• **Required task**
Can you render the entries as a Markdown table with the columns Row and Line, from the first line up to and including the line with "from farthest to", leaving out any blank lines?
....................
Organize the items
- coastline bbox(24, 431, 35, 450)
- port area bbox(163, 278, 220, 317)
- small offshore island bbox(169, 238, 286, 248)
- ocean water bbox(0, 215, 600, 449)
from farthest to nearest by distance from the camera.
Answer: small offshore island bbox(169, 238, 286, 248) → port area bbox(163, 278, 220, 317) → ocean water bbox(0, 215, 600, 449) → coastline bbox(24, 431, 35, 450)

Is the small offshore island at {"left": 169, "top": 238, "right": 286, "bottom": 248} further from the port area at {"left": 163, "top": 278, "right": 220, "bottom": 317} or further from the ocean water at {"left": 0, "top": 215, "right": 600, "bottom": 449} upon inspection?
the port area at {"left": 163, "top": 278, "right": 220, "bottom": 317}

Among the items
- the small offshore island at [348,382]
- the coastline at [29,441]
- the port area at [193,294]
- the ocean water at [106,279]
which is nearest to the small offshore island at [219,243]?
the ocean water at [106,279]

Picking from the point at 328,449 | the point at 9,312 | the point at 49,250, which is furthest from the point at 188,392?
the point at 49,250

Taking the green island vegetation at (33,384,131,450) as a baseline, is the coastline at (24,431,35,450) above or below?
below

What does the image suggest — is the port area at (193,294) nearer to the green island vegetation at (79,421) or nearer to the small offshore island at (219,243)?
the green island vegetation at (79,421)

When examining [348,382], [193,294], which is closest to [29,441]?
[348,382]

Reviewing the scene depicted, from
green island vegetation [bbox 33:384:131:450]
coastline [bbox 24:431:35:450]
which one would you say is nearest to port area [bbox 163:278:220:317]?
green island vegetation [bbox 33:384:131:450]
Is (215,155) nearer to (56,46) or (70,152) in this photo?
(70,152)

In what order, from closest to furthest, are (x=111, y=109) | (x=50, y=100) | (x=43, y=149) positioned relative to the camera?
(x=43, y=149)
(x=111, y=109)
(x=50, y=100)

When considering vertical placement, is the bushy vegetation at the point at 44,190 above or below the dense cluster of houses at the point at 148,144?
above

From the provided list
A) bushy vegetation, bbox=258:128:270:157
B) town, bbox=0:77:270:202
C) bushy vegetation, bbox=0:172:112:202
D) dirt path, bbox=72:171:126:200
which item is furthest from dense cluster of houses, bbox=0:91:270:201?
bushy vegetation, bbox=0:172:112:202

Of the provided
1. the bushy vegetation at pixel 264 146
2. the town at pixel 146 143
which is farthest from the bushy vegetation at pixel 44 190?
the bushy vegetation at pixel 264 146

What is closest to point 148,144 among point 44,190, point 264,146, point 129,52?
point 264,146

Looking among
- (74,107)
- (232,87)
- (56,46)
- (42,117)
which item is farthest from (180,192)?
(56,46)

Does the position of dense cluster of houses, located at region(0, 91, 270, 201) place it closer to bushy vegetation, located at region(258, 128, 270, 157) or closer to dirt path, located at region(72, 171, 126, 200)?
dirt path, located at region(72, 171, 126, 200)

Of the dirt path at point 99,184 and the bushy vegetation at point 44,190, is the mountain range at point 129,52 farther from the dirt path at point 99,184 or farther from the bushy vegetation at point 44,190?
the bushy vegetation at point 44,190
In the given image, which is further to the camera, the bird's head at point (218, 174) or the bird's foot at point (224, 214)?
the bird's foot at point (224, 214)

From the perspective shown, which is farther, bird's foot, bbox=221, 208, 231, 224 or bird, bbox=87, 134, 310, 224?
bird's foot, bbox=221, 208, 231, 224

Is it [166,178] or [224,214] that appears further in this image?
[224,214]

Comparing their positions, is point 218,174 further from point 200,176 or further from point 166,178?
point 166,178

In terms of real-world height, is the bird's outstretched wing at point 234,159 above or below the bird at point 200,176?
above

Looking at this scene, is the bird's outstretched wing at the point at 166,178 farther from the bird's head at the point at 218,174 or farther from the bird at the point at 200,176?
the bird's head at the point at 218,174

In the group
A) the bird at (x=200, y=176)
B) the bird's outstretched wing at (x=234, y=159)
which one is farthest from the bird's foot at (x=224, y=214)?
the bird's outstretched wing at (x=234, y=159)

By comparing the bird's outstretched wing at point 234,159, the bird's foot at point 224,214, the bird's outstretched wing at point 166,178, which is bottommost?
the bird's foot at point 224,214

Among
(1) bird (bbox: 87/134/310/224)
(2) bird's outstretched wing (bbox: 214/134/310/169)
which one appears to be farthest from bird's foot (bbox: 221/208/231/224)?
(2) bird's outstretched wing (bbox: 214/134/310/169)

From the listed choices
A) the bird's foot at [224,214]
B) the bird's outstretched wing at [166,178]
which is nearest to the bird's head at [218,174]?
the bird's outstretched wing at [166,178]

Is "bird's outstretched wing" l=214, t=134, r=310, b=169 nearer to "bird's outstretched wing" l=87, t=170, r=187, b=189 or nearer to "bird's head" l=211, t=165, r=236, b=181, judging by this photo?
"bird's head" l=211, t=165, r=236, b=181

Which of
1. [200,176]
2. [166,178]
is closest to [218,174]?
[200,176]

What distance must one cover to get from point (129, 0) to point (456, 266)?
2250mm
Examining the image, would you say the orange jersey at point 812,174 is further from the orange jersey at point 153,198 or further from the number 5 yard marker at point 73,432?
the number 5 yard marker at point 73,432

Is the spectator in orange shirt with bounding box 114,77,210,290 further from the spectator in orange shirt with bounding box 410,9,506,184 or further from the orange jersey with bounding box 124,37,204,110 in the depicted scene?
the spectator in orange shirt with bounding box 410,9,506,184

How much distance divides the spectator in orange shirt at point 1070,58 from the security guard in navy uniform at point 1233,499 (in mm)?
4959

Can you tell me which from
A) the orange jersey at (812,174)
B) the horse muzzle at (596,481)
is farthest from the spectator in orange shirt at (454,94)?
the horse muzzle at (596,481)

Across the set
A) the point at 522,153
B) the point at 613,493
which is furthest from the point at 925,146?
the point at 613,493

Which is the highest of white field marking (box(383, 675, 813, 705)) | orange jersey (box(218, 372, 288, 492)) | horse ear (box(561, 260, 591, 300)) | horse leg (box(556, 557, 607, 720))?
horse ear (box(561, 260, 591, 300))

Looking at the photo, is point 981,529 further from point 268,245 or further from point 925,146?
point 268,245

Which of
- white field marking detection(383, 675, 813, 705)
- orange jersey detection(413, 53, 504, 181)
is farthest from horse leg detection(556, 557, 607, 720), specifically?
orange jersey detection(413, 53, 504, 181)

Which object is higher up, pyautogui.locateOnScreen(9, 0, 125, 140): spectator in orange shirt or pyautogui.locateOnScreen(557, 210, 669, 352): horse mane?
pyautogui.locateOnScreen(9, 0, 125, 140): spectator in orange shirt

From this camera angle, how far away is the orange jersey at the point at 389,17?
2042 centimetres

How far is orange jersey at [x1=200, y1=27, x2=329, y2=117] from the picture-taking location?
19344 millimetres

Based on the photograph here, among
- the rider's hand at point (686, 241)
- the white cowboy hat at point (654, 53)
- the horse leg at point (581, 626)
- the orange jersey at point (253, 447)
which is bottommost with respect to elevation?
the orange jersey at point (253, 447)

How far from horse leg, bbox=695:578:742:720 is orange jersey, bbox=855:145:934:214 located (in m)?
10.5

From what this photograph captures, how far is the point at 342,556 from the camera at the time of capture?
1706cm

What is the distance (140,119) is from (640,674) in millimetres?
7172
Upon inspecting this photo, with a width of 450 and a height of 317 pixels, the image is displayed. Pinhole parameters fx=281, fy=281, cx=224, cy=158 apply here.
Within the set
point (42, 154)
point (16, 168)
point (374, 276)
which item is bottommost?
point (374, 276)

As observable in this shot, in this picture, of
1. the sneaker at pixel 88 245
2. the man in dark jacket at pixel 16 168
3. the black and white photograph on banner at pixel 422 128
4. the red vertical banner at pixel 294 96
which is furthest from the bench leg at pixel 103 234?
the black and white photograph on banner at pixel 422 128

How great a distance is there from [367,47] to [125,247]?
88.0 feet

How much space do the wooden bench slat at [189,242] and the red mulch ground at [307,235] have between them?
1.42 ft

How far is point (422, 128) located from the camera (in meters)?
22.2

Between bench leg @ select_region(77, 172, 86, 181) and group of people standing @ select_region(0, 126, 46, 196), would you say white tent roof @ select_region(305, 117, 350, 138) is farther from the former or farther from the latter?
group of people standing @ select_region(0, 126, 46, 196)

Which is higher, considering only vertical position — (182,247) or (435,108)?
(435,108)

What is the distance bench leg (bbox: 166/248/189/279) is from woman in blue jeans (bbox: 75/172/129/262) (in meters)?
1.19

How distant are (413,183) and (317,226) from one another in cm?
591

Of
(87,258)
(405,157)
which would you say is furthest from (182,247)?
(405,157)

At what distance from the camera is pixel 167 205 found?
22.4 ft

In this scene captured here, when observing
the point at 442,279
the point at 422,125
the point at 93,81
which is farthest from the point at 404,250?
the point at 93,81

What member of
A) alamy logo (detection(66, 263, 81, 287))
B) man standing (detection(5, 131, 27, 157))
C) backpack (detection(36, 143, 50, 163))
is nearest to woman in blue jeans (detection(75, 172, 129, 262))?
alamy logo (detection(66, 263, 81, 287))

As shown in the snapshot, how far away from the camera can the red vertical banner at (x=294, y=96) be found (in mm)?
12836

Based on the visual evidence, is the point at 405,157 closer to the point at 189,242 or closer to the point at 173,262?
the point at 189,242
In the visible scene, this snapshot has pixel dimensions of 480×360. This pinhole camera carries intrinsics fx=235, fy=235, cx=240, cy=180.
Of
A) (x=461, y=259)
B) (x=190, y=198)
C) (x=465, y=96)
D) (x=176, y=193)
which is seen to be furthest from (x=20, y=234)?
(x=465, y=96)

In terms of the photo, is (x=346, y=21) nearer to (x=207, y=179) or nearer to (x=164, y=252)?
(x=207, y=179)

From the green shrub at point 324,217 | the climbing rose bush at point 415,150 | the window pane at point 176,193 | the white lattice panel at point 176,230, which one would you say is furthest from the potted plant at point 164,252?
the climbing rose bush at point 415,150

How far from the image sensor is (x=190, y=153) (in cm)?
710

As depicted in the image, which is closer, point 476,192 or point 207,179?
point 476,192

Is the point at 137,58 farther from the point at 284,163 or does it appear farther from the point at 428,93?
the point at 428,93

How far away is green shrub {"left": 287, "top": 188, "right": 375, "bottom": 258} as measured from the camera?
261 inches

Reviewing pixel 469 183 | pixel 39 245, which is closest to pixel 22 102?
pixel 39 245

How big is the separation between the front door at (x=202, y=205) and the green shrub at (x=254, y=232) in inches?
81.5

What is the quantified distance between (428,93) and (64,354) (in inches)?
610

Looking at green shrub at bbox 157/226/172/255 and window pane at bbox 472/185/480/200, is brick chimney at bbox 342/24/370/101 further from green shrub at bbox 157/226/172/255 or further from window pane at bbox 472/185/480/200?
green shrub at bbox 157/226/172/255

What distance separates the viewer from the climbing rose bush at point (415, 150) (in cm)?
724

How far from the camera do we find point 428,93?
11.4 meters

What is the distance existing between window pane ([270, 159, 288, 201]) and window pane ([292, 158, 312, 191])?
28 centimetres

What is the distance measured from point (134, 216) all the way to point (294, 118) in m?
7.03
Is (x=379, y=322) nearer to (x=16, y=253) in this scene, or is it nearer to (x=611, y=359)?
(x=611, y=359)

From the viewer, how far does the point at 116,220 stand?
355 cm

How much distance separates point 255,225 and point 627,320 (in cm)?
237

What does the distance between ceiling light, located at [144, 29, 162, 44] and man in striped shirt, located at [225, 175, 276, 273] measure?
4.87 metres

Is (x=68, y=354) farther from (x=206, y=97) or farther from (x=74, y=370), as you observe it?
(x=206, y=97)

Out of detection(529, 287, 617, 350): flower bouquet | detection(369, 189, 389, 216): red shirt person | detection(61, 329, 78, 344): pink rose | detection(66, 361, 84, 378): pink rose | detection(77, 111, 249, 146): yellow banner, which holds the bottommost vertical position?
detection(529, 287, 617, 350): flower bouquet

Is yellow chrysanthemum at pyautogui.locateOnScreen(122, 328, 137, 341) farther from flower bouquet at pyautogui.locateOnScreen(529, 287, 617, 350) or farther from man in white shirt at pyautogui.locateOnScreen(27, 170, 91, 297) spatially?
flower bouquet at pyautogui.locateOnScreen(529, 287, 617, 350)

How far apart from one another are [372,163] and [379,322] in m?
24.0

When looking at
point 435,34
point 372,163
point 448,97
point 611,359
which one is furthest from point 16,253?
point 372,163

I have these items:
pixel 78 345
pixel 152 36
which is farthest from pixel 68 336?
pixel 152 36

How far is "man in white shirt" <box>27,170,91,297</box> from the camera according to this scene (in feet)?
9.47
....................
• **Answer in full**
| Row | Line |
|---|---|
| 1 | Organize the items |
| 2 | - coastline bbox(24, 431, 35, 450) |
| 3 | - port area bbox(163, 278, 220, 317) |
| 4 | - small offshore island bbox(169, 238, 286, 248) |
| 5 | - ocean water bbox(0, 215, 600, 449) |
| 6 | from farthest to nearest by distance from the camera. |